I would say that the permitting process really started about mid-last year and is a pretty complex process that involves a number of U.S. government agencies and so we’re sort of waiting for approvals from those agencies.
My best guess is that a seismic acquisition off the Atlantic coast is probably going to need more of a 2016 event versus a 2017 event. Of course we would like to start earlier but we’re just happy to finally be able to get out there and in a scenario that has quite a bit of potential and it's quite data poor right now.
So it gives us an opportunity.
Rob Pulleyn
And sorry just as a follow-up to clarify something you said on this morning's call and just to make sure I understand this correctly but the reason you haven't contracted yet 3D vessels beyond April I think it was from your slide is because the market is weak enough, you can get any vessel you need pretty much any price whenever you want, is that fair?
Kristian Johansen
Well not any price but yes I mean it's pretty, we give seismic vessel this year. I think we’re looking at a market that continues to be oversupplied.
We don’t and this has been true probably for the last 12 months or so. It's -- we don’t really have to lock in about to -shoot a survey until pretty quickly before you’re ready to do the survey, you know it's that kind of availability of the marketplace.

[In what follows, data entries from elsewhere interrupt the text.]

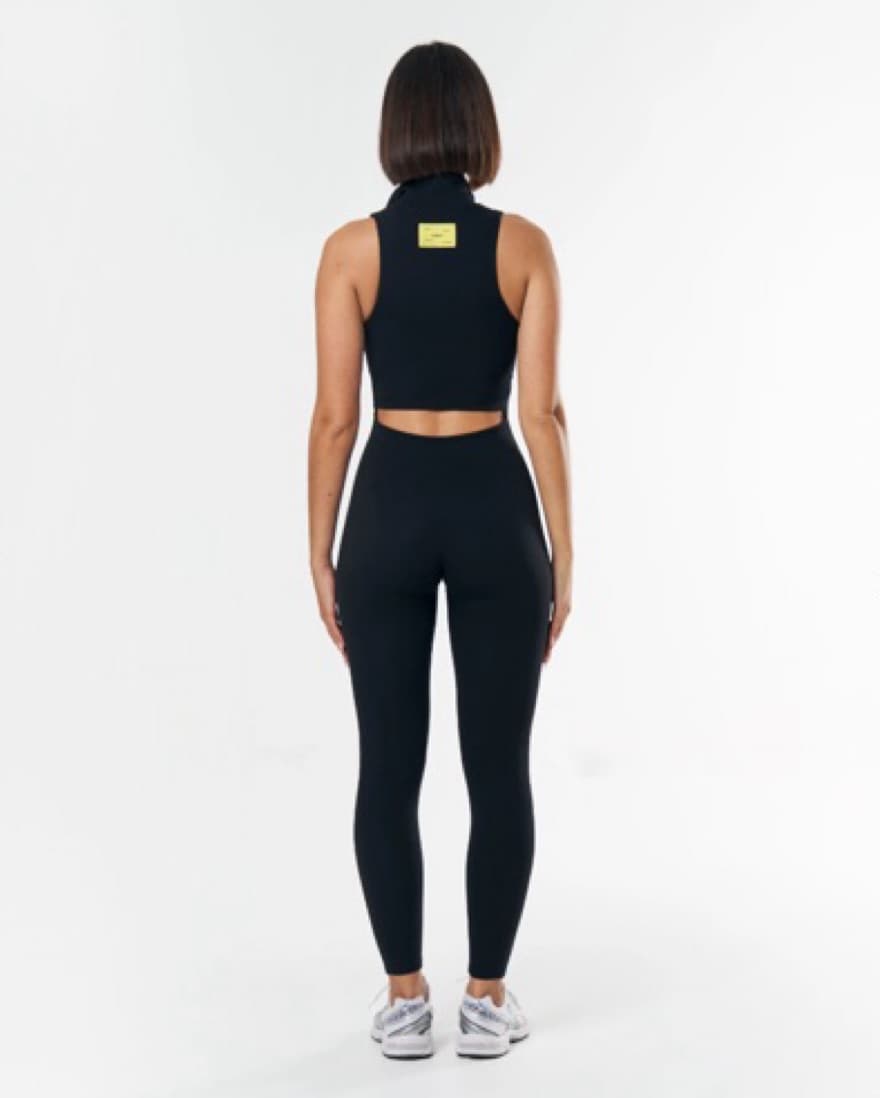 SECONDLEFT S1 Bodysuit Long - Image 3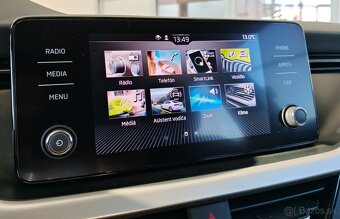 Škoda Scala 1.5 TSI Joy DSG - 15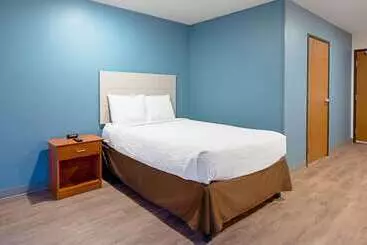 فندق Extended Stay America Select Suites   Ogden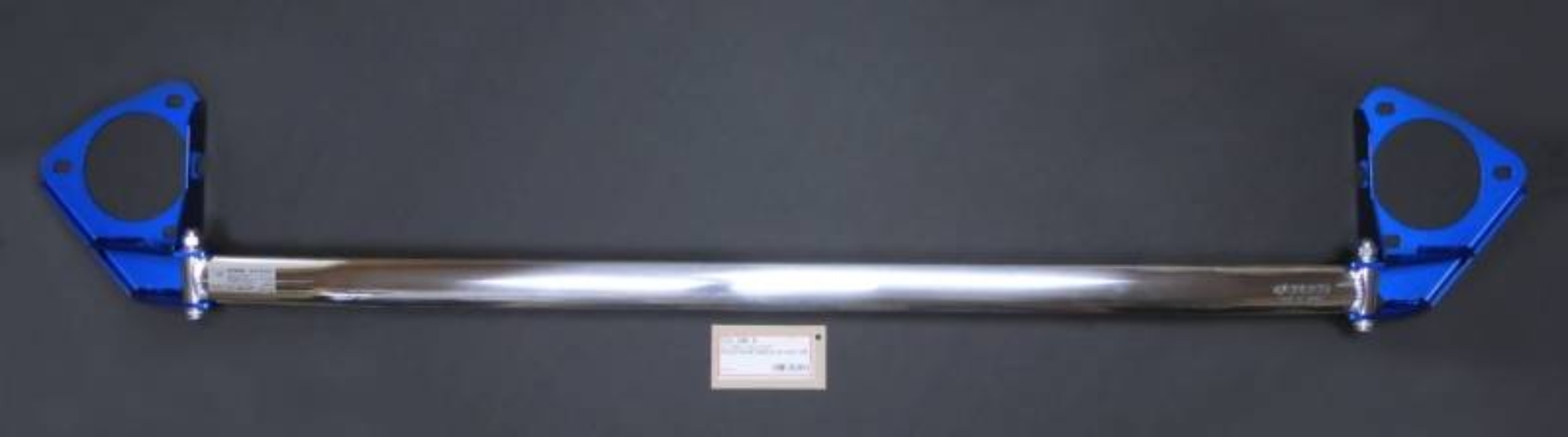Picture of Cusco CUS OS Front Strut Bars - 3C3 540 A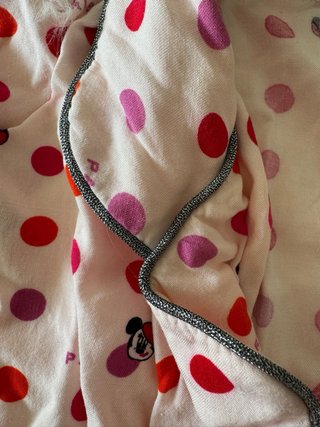 Pijama Disney Mujer Talla S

So we’re working on a number of projects and we’re confident that if they materialize we should have no problem in getting adequate capacity to invest in those projects.
Operator
Thank you. [Operator Instructions].
We will now take our next question from Christopher Mollerlokken from SB1. Please go ahead.
Christopher Mollerlokken
At the Capital Markets Day earlier in January, you said you had secured capacity for multi-client projects which represented MC investments of roughly $300 million. Can we assume that all those projects are part of the fleet schedule that you provided at the Capital Markets Day and also now on the Q1 presentation?
Robert Hobbs
Yes I think you can assume that. That capacity chart that we show is pretty much reflects that commitment that we announced in January [Technical Difficulty] that land project [inaudible].
Kristian Johansen
That’s true. Onshore projects as well but those are also shown on the charts.
Christopher Mollerlokken
Yes. And when I look on that slide and try to make my calculations it seems like the investments in first quarter will be very high, could you give any more flavor, you have said that it will be front end loaded this year but in terms of what you’re planning for first quarter investments?
Robert Hobbs
Yes, I think if you look at our activity chart that we published this morning and also on the Capital Markets Day, I think clearly we’re looking at a year that’s likely to be front loaded, given the investment guidance that we have delivered to the market. It's not to say that things can't develop later in the year but based upon our current budget right now I think it's going to be a pretty frontend loaded year.
Operator
Thank you. [Operator Instructions].
As we have no further questions, I would like to turn the call back to the speaker for any additional or closing remarks. Thank you.
Robert Hobbs
Thanks, Roman and thanks everybody for dialing in today. We appreciate our shareholders and we appreciate the analyst who follow us and we look forward to talking to you again in our Q1, 2015 earnings release in April.
Thank you very much.
Operator
Thank you. That would conclude today's conference call.
Thank you for your participation ladies and gentlemen. You may all now disconnect.